■ Document source:
^^^^^^^^

Source : http://www.cbd.int/gbo1/chap-05.shtml

Carte 2. Répartition des aires marines protégées

 

Source : http://earthtrends.wri.org/images/marine_protected_areas.jpg

D’autres, de création plus récente, ceux de l’Archipel des Galapagos en Équateur (image satellitaire 1), du Grand Canyon du Colorado, de la Grande Barrière de Corail de l’Australie et des volcans de la Cordillère centrale du Costa Rica sont devenus le symbole de cette reconquête de la nature sur ses droits intrinsèques et une garantie de survie pour les générations futures. 

(Parc national Volcan Arenal, Costa Rica, 
voir photo: http://www.cwtvacaciones.com/index.php?ir=viaje&id_prod=2356)

En somme, les aires naturelles ne donnent pas seulement la priorité à la conservation des ressources, mais elles permettent à la population d’y avoir accès, de les observer, de les mieux connaître et ce afin de faire en sorte qu’elles deviennent des lieux sacrés d’apprentissage des valeurs et des modes de vie qui assurent le renouvellement de la Vie et ainsi la survie de l’espèce humaine. 

Image satellitaire 1. L’archipel des Galapagos, Équateur. L’archipel est à la fois un parc national, un site du Patrimoine mondial, une Réserve de la Biosphère et une aire de ressources marines.

 

 Source : http://veimages.gsfc.nasa.gov/2538/Galapagos.A2002071.1625.500m.jpg

Le réseau mondial des aires naturelles protégées dépasse aujourd’hui les 100 000 unités couvrant plus de 20 millions de kilomètres carrés à la surface terrestre. On les retrouve dans la plupart des pays du monde et elles constituent un refuge privilégié pour les écosystèmes forestiers et les zones de vie côtières et marines sous toutes les latitudes (cartes 1 et 2).

^^^^^^^^

Entrées de données:
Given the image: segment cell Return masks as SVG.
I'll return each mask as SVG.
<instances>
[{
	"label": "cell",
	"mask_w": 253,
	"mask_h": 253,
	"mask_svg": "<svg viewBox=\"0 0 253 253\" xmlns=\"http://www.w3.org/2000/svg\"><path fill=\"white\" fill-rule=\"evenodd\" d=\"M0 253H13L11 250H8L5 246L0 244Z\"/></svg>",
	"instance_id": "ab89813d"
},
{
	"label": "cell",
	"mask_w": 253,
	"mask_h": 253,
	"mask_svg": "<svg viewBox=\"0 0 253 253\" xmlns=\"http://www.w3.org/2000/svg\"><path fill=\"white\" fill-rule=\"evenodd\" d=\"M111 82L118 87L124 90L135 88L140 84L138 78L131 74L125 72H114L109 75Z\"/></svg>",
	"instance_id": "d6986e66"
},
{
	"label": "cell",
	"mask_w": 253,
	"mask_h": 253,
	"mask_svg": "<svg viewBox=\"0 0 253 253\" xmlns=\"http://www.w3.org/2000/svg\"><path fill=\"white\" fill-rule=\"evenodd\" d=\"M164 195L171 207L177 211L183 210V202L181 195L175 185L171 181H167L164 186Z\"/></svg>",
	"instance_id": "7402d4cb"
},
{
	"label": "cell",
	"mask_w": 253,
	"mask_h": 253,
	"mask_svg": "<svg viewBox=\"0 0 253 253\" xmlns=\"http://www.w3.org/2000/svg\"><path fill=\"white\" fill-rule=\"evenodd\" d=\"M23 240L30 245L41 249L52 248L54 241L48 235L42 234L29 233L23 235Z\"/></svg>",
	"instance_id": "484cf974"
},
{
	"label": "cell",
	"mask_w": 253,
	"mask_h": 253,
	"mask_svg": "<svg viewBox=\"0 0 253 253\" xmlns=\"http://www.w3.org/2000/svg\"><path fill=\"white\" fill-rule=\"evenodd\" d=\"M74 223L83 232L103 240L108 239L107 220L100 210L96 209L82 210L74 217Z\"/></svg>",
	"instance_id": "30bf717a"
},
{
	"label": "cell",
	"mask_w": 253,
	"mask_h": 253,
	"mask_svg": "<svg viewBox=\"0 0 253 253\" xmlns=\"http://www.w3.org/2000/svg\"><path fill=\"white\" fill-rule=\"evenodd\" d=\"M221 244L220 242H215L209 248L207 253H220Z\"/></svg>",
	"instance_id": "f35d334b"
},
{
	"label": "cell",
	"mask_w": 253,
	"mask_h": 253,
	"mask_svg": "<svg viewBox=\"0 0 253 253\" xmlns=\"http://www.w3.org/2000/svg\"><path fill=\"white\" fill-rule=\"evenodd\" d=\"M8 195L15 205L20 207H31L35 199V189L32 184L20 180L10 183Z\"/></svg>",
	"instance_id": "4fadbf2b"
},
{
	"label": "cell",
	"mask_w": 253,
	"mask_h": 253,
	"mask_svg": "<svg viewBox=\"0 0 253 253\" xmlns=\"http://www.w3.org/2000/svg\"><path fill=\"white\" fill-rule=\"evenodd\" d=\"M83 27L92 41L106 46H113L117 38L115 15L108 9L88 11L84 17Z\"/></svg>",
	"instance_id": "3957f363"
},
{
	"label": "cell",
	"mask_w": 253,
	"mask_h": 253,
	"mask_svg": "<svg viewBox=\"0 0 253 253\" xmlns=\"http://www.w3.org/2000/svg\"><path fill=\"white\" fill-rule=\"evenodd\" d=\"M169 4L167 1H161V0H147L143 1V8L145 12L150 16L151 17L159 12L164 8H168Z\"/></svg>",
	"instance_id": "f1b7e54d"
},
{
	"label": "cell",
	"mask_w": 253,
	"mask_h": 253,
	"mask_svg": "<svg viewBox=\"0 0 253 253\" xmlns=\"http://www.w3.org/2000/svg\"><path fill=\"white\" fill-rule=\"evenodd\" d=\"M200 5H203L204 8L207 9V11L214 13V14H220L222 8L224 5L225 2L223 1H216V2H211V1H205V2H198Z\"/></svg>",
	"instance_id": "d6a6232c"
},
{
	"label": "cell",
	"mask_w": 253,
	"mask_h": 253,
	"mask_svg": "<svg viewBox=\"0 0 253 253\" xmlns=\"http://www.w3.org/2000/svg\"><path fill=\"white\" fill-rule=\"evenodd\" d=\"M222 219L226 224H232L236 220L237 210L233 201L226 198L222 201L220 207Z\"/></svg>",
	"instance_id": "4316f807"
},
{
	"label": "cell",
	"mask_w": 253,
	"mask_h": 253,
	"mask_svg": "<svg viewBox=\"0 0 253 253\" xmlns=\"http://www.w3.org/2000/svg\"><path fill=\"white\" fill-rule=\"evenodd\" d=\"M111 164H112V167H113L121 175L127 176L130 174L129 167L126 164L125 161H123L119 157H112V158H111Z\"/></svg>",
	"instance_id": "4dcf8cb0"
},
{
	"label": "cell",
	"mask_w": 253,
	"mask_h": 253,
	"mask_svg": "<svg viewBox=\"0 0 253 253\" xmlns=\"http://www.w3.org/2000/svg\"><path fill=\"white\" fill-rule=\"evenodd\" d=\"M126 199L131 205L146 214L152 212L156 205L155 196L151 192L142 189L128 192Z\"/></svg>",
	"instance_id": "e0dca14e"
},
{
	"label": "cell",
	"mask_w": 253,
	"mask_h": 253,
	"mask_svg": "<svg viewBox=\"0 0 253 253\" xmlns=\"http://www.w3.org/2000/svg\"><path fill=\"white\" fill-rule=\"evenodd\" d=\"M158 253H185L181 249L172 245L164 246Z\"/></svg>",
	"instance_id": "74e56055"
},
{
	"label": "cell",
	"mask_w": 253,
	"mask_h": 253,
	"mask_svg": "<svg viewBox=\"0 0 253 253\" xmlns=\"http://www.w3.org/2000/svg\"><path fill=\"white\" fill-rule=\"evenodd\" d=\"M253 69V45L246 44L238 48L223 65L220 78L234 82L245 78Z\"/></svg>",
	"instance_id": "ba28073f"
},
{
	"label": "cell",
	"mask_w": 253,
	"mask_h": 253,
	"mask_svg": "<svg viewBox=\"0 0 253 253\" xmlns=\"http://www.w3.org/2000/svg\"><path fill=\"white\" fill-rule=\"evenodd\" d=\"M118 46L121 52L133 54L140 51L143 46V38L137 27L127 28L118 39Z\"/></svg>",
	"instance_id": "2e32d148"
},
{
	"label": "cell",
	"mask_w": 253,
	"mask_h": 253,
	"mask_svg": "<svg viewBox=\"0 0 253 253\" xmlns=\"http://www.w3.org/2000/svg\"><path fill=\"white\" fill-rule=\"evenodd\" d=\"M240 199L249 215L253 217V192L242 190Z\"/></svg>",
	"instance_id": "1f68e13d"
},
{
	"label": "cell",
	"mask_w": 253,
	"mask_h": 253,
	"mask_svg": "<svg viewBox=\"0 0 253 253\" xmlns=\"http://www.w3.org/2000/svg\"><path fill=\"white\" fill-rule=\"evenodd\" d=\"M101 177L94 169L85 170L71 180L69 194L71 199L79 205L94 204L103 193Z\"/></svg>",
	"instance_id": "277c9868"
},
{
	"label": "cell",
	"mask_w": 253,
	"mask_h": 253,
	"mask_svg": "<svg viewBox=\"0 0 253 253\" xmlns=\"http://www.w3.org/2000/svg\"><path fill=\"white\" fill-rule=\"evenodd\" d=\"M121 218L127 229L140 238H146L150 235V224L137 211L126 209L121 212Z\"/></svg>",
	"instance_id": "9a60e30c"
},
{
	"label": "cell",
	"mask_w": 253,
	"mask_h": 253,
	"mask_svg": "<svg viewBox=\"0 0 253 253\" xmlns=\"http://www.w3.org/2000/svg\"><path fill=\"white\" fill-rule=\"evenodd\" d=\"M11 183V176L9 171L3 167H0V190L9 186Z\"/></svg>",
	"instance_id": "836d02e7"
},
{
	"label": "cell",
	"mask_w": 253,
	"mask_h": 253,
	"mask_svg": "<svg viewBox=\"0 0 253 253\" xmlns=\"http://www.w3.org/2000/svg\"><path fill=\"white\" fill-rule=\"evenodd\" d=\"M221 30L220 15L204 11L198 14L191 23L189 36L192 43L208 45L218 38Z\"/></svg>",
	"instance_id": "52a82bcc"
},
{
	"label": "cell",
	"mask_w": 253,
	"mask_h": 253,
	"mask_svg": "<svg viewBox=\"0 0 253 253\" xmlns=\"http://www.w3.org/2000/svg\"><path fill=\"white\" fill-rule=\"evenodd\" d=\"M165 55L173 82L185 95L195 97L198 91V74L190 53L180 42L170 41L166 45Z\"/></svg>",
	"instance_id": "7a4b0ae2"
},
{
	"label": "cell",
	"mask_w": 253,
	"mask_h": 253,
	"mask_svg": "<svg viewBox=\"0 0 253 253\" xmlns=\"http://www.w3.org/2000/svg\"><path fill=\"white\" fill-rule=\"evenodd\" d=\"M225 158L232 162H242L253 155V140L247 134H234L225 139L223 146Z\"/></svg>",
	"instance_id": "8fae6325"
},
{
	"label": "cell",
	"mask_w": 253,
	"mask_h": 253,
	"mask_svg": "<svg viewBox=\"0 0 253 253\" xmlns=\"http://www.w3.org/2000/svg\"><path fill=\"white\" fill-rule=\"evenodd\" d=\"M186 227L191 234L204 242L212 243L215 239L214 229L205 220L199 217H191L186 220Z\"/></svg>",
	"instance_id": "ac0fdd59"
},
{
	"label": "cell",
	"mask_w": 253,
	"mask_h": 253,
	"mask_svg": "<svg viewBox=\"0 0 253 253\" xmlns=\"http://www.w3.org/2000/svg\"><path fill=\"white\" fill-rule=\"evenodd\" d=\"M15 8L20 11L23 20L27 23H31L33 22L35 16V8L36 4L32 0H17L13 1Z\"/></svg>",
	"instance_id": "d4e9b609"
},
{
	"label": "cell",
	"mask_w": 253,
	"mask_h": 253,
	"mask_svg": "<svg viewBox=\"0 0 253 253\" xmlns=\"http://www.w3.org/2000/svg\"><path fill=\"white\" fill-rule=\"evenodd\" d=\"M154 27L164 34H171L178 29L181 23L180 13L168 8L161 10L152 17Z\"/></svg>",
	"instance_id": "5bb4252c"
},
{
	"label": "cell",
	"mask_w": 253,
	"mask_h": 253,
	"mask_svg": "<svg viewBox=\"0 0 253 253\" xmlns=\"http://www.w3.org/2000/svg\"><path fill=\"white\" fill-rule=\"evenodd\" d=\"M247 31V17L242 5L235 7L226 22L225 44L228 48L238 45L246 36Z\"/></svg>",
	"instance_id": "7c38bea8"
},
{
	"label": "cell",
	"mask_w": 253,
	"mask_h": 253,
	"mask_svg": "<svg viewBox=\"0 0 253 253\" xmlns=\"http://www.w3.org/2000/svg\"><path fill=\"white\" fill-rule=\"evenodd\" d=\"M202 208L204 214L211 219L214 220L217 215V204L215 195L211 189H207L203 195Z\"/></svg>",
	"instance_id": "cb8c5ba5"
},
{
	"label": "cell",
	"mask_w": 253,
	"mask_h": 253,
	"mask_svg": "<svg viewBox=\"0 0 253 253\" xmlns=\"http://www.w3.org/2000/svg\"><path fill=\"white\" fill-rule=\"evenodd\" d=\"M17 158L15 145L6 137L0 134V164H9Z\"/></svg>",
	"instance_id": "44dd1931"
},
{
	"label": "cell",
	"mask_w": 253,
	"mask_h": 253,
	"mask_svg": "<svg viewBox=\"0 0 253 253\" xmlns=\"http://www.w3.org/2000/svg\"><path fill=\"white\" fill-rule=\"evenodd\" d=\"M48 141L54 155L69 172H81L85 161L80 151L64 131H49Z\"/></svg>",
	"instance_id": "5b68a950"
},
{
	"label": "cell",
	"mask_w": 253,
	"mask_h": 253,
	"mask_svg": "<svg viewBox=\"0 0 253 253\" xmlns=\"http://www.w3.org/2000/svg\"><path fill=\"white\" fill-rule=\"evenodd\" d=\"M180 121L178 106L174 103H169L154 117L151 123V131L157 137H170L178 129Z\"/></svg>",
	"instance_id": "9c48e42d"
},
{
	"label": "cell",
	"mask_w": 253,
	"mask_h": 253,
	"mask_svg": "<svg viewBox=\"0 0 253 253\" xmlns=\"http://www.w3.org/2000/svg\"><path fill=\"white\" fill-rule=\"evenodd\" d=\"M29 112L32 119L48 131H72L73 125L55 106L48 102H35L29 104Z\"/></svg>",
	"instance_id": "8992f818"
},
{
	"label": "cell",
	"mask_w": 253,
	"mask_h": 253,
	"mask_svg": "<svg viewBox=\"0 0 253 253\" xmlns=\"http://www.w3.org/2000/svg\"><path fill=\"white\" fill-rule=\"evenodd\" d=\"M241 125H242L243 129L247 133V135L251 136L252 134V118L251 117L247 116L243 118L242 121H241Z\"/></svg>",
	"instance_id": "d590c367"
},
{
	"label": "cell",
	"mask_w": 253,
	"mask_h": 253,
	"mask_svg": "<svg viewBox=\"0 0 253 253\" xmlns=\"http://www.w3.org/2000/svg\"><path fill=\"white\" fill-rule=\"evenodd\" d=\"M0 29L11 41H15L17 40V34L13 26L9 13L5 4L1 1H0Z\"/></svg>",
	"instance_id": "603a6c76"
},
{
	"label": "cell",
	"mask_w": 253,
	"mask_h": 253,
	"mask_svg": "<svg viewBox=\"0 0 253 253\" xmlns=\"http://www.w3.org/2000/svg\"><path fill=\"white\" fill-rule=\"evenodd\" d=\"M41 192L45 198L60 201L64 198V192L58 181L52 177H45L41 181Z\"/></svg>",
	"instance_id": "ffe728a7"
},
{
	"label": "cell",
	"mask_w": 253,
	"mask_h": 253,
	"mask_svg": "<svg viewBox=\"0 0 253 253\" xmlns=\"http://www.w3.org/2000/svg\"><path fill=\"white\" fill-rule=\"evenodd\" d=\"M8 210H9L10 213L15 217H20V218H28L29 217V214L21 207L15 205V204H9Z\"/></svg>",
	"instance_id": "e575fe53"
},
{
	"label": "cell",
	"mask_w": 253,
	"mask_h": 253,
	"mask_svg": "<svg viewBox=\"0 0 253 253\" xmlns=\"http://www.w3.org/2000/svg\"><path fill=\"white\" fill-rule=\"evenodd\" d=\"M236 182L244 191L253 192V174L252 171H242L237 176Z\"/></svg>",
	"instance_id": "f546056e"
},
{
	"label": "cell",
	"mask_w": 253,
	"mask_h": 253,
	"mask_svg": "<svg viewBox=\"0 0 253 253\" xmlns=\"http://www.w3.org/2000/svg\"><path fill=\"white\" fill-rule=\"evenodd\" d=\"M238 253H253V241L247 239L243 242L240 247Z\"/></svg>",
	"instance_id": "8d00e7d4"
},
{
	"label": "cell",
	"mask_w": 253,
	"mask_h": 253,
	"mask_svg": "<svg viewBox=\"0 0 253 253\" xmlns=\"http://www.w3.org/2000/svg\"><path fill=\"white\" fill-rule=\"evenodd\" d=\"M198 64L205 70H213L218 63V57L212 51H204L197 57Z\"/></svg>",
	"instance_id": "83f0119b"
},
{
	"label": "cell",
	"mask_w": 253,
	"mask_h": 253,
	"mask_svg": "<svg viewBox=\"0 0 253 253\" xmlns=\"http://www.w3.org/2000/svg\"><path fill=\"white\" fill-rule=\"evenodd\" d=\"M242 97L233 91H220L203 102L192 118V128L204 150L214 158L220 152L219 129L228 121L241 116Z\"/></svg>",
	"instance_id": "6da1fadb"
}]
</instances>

^^^^^^^^

■ Consignes de l'exercice:
1. D'après le texte sur les aires protégées, dans quel but les aires naturelles donnent-elles à la population un accès à leurs ressources ? Répondez en une à trois phrases.
2. Reproduisez le passage du texte sur les aires protégées qui va de « D’autres, de création » jusqu'à « de l’espèce humaine. » inclus.
3. Traduisez en anglais cette phrase du texte sur les aires protégées : « Le réseau mondial des aires naturelles protégées dépasse aujourd'hui les 100 000 unités couvrant plus de 20 millions de kilomètres carrés à la surface terrestre. »
Les entrées forment un matériau distinct du texte.

■ Corrigé de l'exercice:
1. Elles permettent à la population d'y accéder, de les observer et de mieux les connaître afin qu'elles deviennent des lieux sacrés d'apprentissage. On y apprend les valeurs et les modes de vie qui assurent le renouvellement de la Vie et ainsi la survie de l'espèce humaine.

2.
D’autres, de création plus récente, ceux de l’Archipel des Galapagos en Équateur (image satellitaire 1), du Grand Canyon du Colorado, de la Grande Barrière de Corail de l’Australie et des volcans de la Cordillère centrale du Costa Rica sont devenus le symbole de cette reconquête de la nature sur ses droits intrinsèques et une garantie de survie pour les générations futures. 

(Parc national Volcan Arenal, Costa Rica, 
voir photo: http://www.cwtvacaciones.com/index.php?ir=viaje&id_prod=2356)

En somme, les aires naturelles ne donnent pas seulement la priorité à la conservation des ressources, mais elles permettent à la population d’y avoir accès, de les observer, de les mieux connaître et ce afin de faire en sorte qu’elles deviennent des lieux sacrés d’apprentissage des valeurs et des modes de vie qui assurent le renouvellement de la Vie et ainsi la survie de l’espèce humaine.

3. The global network of protected natural areas now exceeds 100,000 units covering more than 20 million square kilometers of the Earth's land surface.